I read some stories to people in a lounge. A pipe above me dripped on my jeans. It even rains indoors in Seattle. The wet weather got into my coat and made the button a dog chewed on last year start stinking again.
I wore my new scarf. I appeared to be wearing a neck brace. People weren't having it. They didn't say anything, but the looks! At least on the test run in Kansas City, someone on the street was helpful and said, "Are you fucking kidding me?!"
You must remember, though, that in college I knit a Superman sweater complete with cape and wore the thing out shopping. I was hopeful on the size. My roommate used to call it "chub-n-tight" when men wore a size too small. We were amorous of such men. I tried to be one myself. I see pictures now, and I don't know who I'm looking at. In the middle of that phase, Josh found me.

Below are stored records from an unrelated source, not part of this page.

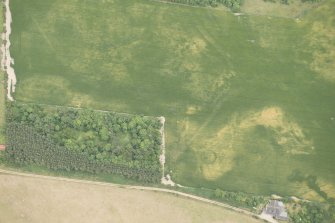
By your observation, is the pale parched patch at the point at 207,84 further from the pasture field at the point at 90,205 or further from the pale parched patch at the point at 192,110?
the pasture field at the point at 90,205

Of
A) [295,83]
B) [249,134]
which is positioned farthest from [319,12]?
[249,134]

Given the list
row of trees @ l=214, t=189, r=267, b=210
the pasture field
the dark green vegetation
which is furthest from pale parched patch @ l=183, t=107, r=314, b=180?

Two weeks ago, we took a ferry to an island near Seattle to watch rich people in their nature preserve of mansions and beaches. On one of the beaches there was a sign warning about toxic mollusks. There were illustrations of the shells to beware. I saw a million crab claws sticking out of the sand. The only whole crabs I saw where on ice in the market. I made Josh consider the water out the market windows. He said, "I wish we had windows like this at home." Water is water everywhere, I guess. Call me easy to please, but I couldn't get enough of that dark blue water. All I could say was, "Wow."
Another surprise. I've discovered the truth about my upstairs neighbors and all the noise they make. Turns out the second floor is a forest. The trees harbor wolves. When the boyfriend leaves for work every morning, the girlfriend goes about her own work cutting down each tree and burning the wood to draw out the wolves. Next comes the fighting and the canine crying. The scratching. The screaming. Folk music masks the murder. The girlfriend kills all the wolves. The boyfriend arrives home and is pleased. He and the girlfriend celebrate all night by linking arms and legs. They chew on bones and laugh. I look out the window to see if anyone has fallen on the ice. Nothing. The forest regenerates in the night.
Down here, I write. My myth about it shrinks. It's not a conversation if I know I'm talking to myself, so I pretend I'm talking to you.